NOTES & QUOTES: "Investors lose money in penny stocks 70 percent of the time -- even if no fraud is involved." (Kiplinger's Personal Finance magazine, May.)

Baltimore's Frank Cappiello, chairman, Cappiello-Rushmore Funds, is written up in the same issue. His favorite domestic stock is H&Q Healthcare Investors, his favorite foreign selection is Global Privatization.

FINAL REMINDER: One week from today, Thursday, April 20, I will give a free talk on "How To Make Your Money Grow" at 10;30 a.m. at the Convention Center. This is part of Warfield Business Report's "Mid-Atlantic's Business Expo '95." For reservations, phone 752-1717. Bring pencil and paper. Plenty of time for questions. No admission fee.

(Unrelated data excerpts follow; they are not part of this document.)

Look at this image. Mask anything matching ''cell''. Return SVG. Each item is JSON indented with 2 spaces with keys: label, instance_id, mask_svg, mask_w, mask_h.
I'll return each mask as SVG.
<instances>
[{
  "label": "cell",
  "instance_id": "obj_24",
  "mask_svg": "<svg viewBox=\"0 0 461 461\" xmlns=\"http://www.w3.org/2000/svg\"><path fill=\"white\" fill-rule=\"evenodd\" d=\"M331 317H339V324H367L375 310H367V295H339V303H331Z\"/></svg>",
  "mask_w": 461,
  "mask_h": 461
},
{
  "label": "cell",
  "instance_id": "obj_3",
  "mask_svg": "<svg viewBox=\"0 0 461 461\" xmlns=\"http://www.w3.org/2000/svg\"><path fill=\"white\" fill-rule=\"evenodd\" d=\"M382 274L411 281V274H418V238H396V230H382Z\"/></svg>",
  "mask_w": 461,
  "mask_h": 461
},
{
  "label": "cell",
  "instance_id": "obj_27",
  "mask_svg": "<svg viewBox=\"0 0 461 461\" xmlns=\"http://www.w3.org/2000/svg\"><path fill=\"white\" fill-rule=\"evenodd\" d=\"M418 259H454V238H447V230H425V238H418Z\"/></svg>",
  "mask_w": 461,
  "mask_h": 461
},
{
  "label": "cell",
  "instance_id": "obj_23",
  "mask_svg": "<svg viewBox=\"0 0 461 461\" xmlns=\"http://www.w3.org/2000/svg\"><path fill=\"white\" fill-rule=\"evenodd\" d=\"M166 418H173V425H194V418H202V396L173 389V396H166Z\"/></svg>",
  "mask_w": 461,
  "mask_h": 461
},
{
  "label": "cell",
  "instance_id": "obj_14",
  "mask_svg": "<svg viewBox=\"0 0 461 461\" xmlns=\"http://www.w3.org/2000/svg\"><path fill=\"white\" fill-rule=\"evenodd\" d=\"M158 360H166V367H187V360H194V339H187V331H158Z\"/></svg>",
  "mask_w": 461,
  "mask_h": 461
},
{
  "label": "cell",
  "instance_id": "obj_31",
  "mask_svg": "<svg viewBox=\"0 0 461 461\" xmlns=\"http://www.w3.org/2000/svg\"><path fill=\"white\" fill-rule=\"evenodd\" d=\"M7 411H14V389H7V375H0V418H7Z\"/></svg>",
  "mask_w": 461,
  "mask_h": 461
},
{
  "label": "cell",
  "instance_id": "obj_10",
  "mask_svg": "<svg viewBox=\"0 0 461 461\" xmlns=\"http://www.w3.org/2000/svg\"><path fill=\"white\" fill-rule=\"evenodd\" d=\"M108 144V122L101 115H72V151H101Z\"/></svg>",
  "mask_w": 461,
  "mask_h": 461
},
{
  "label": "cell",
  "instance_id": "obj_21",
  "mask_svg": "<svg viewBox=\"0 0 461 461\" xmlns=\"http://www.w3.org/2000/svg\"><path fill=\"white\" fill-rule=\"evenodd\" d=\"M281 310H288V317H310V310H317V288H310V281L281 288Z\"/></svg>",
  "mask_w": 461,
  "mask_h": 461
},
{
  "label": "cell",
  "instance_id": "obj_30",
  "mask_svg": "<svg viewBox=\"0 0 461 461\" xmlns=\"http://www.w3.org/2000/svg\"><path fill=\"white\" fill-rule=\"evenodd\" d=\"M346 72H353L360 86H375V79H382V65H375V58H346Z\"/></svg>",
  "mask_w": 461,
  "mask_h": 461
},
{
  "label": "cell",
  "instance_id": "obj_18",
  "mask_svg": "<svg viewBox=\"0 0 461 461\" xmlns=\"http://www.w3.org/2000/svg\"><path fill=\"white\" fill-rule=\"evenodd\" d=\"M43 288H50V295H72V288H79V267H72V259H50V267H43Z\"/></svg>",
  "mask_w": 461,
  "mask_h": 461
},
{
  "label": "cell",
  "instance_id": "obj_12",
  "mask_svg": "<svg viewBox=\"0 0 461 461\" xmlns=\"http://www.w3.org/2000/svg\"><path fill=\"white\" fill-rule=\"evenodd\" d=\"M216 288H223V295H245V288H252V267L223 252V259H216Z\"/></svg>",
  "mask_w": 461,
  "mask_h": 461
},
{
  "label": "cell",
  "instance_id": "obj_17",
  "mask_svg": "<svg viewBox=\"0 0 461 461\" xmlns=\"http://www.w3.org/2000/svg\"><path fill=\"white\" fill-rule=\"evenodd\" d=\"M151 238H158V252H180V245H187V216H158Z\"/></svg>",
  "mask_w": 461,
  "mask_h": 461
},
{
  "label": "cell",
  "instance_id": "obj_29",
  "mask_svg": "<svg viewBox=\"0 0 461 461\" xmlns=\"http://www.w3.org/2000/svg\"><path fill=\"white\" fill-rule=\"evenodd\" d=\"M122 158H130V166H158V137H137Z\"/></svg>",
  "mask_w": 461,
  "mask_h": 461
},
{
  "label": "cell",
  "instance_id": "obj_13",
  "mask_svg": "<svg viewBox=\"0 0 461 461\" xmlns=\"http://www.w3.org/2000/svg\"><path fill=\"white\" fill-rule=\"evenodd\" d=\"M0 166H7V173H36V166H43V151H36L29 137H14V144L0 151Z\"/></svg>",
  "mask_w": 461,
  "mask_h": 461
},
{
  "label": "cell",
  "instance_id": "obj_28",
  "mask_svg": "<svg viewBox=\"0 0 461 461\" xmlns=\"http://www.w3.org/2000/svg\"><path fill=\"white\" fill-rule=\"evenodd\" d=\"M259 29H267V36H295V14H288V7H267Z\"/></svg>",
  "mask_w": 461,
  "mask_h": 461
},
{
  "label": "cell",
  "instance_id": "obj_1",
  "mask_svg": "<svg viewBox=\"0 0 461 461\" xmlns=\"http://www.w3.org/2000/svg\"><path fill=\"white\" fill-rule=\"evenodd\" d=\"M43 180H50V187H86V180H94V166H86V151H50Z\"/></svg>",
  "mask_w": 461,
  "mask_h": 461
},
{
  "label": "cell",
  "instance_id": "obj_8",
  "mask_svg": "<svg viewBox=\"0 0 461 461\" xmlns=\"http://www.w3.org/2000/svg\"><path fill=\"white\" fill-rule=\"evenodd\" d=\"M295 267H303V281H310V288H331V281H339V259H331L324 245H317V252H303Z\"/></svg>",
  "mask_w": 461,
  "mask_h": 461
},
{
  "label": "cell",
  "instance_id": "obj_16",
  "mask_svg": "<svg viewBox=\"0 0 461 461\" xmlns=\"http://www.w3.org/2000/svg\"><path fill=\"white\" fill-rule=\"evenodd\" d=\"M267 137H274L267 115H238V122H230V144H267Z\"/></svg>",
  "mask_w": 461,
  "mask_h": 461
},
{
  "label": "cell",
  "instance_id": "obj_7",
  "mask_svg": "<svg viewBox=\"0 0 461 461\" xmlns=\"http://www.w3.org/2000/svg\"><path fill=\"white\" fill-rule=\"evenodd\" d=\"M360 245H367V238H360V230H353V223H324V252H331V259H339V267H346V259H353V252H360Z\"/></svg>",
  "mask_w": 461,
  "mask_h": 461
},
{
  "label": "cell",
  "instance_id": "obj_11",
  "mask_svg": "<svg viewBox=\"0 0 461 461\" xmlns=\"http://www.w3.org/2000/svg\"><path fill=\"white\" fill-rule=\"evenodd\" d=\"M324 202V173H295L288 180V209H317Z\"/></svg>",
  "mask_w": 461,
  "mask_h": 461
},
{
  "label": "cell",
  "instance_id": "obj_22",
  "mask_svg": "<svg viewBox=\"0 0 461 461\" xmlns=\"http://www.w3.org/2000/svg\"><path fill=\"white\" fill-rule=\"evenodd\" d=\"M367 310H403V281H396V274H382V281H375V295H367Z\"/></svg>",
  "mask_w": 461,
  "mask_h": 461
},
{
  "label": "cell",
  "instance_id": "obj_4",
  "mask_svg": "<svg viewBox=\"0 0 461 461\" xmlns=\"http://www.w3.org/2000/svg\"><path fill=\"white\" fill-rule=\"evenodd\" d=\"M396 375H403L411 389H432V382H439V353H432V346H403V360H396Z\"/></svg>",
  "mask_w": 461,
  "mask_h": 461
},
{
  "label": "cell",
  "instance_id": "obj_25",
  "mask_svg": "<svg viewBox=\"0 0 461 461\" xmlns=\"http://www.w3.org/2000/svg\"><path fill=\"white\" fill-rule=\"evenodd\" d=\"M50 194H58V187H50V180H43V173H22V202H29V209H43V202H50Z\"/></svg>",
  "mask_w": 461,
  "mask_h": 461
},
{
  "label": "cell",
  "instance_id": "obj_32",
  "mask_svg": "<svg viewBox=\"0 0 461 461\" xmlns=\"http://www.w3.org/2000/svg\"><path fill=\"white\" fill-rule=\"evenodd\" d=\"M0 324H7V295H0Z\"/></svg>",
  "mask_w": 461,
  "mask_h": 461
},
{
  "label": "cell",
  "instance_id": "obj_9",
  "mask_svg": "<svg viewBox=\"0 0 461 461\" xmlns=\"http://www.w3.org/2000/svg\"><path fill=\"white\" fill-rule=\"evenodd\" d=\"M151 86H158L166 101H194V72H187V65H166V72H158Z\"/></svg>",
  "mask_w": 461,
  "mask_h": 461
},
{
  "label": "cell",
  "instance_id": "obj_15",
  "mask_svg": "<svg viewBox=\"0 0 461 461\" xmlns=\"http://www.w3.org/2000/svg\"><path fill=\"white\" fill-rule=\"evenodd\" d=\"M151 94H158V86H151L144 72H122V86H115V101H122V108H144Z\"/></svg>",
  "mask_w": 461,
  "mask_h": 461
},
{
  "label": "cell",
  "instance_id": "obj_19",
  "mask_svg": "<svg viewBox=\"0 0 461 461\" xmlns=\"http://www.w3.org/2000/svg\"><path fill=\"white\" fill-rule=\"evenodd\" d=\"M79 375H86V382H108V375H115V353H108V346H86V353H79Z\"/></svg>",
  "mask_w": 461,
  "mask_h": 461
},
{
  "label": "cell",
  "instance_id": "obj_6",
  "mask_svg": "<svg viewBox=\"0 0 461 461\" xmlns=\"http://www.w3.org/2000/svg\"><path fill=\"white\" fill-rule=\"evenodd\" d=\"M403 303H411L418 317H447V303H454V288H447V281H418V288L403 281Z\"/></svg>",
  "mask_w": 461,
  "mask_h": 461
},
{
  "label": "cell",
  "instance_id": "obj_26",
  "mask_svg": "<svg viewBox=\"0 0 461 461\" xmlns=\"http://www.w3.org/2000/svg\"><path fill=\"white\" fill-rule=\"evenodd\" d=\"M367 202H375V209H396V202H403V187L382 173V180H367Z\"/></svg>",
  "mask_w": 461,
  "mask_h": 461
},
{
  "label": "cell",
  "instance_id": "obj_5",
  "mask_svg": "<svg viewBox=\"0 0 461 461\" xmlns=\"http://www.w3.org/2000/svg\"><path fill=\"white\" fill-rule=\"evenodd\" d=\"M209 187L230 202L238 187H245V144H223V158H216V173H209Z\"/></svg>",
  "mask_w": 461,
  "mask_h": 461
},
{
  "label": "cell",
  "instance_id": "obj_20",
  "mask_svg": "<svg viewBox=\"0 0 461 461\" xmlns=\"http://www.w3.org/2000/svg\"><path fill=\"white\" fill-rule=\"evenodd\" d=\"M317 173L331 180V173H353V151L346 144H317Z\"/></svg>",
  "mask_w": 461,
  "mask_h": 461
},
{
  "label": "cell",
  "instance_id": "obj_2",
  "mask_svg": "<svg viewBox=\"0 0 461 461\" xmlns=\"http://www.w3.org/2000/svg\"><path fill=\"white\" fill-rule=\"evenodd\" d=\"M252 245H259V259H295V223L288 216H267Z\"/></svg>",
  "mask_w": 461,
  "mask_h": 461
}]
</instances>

LAST LINES: "Since today's interest rates may be about the highest investors will see for some time, our advice to income investors is to tuck a couple of well-chosen zero-coupon bonds in your portfolio and lock in today's juicy yields. 'Zeros' pay no current interest; instead, you buy the bonds at a discount and receive their face value at maturity." (Money, April.) See your broker for specific offerings.

"The average U.S. wedding costs a stunning $15,400 these days," says Kiplinger's Personal Finance magazine, May. The story concerns a Pylesville couple "who saved a bundle" on wedding expenses. The article, "Till Debt Do Us Part," and subtitled, "The bills from an expensive wedding are just what a new marriage doesn't need," gives specifics about how families can control wedding costs.

"T. Rowe Price Small Cap Value Fund (800-638-5660) has done especially well in the past three years, and returned an annualized 14.1 percent over the past five years with below-average volatility." (Kiplinger's Personal Finance magazine, May.)

"Never get so busy making a living that you forget to make a life." (Bits & Pieces.)

"A problem shared is a problem halved." (E.B. White.)

"There's many a pessimist who got that way by financing an optimist." (Robert Orben, humorist.)